How Much Can We Laugh about the End of the World?

While trudging through last night's moribund and unfunny home foreclosure-themed Simpsons episode, we suddenly got to wondering... Is it possible to laugh about the looming New Depression?

OK, so there was a funny Peppermint Patty is a lesbian laff. But other than that, we sat through 22 minutes of jokes about irresponsible spending and borrowing, with images of furniture out on the front lawn, and homeless shelters full of horrible cots and crazy people. This being television, of course the family got their home back in the end—but only after enduring time spent as desperate squatters, evicted renters, and abusers of weird laws involving the elderly. Here's the whole thing if you missed it.

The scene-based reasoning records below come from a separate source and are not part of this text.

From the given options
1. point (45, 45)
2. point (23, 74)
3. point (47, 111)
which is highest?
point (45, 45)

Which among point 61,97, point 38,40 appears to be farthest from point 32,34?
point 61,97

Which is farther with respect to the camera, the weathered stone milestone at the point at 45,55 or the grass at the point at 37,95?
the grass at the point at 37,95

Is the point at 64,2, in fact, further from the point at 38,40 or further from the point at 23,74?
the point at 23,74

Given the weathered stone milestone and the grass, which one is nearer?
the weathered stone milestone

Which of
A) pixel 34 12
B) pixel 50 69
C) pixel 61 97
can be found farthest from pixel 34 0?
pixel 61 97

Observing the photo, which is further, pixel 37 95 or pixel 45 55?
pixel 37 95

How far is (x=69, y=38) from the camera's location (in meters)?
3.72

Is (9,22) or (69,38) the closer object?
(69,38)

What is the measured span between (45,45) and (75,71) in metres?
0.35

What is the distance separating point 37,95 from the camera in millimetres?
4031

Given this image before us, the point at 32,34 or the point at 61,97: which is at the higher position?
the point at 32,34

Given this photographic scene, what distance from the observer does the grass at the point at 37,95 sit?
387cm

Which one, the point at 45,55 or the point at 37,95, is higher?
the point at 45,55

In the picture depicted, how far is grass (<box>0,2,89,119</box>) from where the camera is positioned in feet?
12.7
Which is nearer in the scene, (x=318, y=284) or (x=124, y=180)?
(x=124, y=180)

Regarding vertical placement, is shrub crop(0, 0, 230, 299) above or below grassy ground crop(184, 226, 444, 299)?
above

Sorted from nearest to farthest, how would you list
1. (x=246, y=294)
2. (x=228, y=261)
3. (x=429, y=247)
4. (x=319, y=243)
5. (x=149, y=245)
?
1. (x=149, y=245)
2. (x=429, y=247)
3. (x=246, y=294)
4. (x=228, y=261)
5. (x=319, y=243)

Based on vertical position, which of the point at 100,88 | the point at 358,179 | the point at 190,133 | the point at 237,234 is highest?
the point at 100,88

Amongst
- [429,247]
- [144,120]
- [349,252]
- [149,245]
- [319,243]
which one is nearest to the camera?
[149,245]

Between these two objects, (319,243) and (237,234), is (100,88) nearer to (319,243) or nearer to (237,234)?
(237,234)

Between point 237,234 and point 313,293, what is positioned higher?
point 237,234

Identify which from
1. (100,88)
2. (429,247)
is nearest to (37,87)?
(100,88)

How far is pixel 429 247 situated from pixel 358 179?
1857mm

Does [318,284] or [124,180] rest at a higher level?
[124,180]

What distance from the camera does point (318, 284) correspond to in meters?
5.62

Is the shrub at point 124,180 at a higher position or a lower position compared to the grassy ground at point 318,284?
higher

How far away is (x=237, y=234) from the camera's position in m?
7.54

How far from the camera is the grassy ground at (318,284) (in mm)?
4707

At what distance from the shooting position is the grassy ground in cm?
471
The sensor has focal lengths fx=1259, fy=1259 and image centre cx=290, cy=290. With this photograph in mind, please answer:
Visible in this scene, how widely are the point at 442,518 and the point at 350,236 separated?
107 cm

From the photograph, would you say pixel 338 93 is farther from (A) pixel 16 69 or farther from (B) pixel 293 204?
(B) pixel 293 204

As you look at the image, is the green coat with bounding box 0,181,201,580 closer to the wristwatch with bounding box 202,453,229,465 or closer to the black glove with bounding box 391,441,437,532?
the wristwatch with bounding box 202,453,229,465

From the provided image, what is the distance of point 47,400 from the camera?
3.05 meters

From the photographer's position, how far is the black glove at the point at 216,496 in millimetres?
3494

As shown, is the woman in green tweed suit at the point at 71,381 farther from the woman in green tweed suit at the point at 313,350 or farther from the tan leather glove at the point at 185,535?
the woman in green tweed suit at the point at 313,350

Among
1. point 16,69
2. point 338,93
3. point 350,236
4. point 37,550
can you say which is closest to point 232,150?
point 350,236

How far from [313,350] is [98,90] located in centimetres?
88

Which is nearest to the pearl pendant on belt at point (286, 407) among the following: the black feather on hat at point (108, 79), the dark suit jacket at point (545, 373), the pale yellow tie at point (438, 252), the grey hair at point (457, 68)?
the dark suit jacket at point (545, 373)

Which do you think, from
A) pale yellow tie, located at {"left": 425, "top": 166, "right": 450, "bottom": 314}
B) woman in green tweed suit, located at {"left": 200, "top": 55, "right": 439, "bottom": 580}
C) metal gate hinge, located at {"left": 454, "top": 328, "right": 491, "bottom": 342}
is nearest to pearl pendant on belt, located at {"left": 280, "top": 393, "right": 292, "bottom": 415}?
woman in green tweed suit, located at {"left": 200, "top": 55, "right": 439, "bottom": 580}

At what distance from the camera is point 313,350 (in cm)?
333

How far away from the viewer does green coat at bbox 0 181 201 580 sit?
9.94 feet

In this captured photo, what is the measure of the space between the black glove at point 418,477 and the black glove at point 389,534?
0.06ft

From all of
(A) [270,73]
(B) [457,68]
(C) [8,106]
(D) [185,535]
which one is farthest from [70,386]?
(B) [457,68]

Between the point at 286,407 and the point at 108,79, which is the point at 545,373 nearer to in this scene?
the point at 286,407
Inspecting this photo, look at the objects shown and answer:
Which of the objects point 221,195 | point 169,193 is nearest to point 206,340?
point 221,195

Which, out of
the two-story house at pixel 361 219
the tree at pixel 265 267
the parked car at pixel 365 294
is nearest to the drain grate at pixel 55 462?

Forget what criticism you might have about the general state of television's Greatest Show of All Time. This particular episode just seemed tacky, cruel, and, most importantly, not funny. The millionaires who make the show haw-hawing at distressed people who suddenly find themselves homeless? Yikes. Or were they not laughing, rather trying to show that they relate? Either way it came across as condescending, poorly-timed and not what we were looking for to pick up the mood after spending an afternoon with the depressing Sunday New York Times.

Speaking of which, the always-deplorable Sunday Styles section has soared to new depths of hardy-har pandering to rich folks. Don't like your nanny? Fire her and blame it on the recession! Only making five hundred grand a year? Oh boo hoo for you! Lately they've been veering back to something that's less ridiculous but seems to be something of a farm league for the Nation section: this week, there was a profile of that 14-year-old Hannity-in-training and a look at the state of the pro-choice movement. Can we have our enraging entertainment back, please?

And, yes, this very website could be said to often mock the increasingly large pool of downtrodden and bewildered. The esteemed Time magazine finds our posts about the economic evaporation of the media to be "kick[ing] someone that's already dead." Maybe they're right. We'll cop to that.

But a highbrow newspaper section that makes rich people feel sorry for themselves is just boring and useless on its best days. It's pretty offensive on its worst. And a television mining the death of the middle class for humor, then protecting themselves from feeling too bad by putting a pretty bow at the end? Ugh. Sometimes, you just want something funny to watch on a Sunday night.